(PROVIDED PASSAGE)
Ecoya, the scented candle company which recently acquired cosmetics company Trilogy in a deal worth $20 million, had its stock halted from trading ahead of a bookbuild for a share placement.
The placement comes after Ecoya paid $10 million in cash for Trilogy, with a further earn out payment of up to $10m to follow, half in cash and half in $1 shares of Ecoya dependent on the cosmetics company reaching earnings targets next year.
The deal, which accounts for 58 per cent of Ecoya's $35 million market capitalisation, was announced to the market on Friday. Ecoya listed on the NZX in May this year, and raised $10.1 million to fund its global expansion in the home fragrance and body and bath products markets
"We've been working on it for three months. We did signal to people we would consider acquisitions. This one came a little sooner than we thought," executive chairman Geoff Ross told BusinessDesk.
Trilogy is "profitable" and is expected to boost overall revenue and reduce Ecoya's projected losses this year, the company said in a statement.
It gave no further details. Trilogy's 2009 revenue was $9.3 million.
"Trilogy is really strong in the U.K., Ireland and Australia through department stores, pharmacies and high-end cosmetic counters," Ross said. There are no near future synergies with the candle business, he said.
Ecoya shares were trading at 80 cents when they were put into a halt, and have declined 16 per cent since their debut at 95 cents in May.

(INFORMATION PROVIDED)

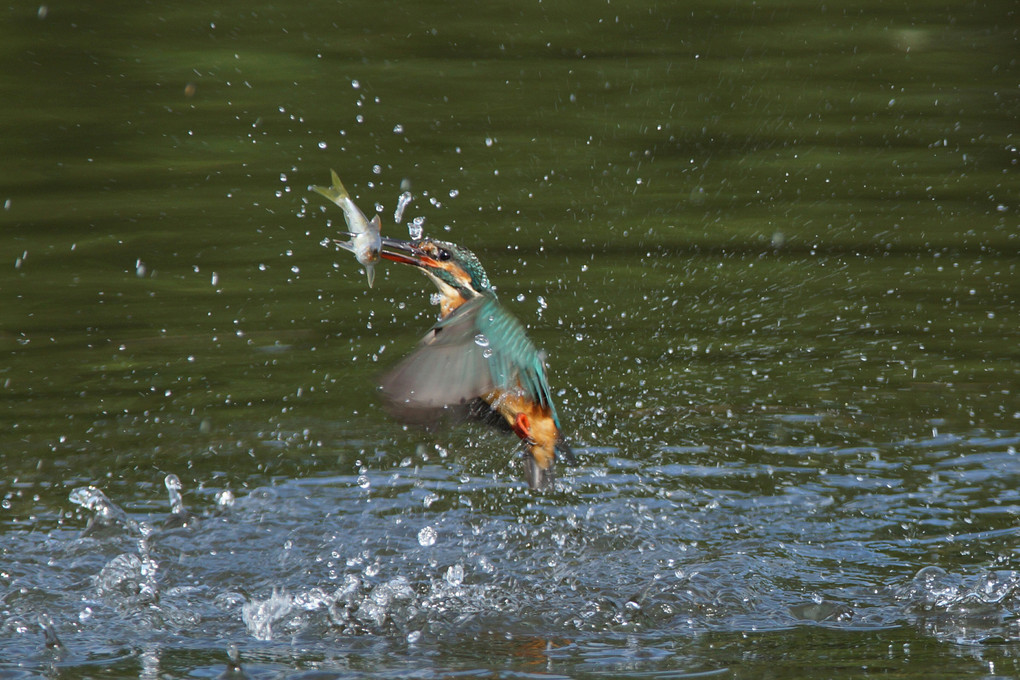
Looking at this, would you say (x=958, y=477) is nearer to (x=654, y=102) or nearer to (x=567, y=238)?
(x=567, y=238)

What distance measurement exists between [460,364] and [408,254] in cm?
61

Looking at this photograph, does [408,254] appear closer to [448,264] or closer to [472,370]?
[448,264]

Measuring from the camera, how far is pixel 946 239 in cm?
551

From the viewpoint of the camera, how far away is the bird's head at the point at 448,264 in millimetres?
3350

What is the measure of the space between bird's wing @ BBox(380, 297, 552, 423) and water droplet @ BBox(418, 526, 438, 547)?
1.42 feet

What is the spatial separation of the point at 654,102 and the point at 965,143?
4.67ft

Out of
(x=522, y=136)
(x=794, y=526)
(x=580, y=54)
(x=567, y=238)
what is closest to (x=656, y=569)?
(x=794, y=526)

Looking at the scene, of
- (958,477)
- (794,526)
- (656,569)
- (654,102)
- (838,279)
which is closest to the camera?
(656,569)

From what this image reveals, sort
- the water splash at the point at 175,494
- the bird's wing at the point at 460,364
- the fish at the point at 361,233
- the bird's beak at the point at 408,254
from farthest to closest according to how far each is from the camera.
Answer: the water splash at the point at 175,494 → the bird's beak at the point at 408,254 → the fish at the point at 361,233 → the bird's wing at the point at 460,364

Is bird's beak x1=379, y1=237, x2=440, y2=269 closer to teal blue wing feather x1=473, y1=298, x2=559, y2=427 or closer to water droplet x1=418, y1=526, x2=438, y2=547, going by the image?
teal blue wing feather x1=473, y1=298, x2=559, y2=427

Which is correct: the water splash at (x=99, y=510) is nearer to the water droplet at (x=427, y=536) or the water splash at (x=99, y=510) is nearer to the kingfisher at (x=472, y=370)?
the water droplet at (x=427, y=536)

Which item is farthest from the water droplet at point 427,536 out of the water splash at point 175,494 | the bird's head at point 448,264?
the water splash at point 175,494

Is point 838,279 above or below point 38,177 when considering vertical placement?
below

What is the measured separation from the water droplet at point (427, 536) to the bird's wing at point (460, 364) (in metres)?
0.43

(REQUIRED TASKS)
a) In the article on Ecoya's purchase of Trilogy, what was the trading halt on Ecoya's stock tied to? Explain in one to three sentences.
b) According to the article on Ecoya's purchase of Trilogy, at what price did Ecoya shares debut in May?

(RESULTS BY TASK)
a) Ecoya's stock was halted ahead of a bookbuild for a share placement. The placement followed Ecoya's $10 million cash payment for Trilogy, with a further earn-out payment of up to $10 million to come if Trilogy reaches earnings targets next year.

b) 95 cents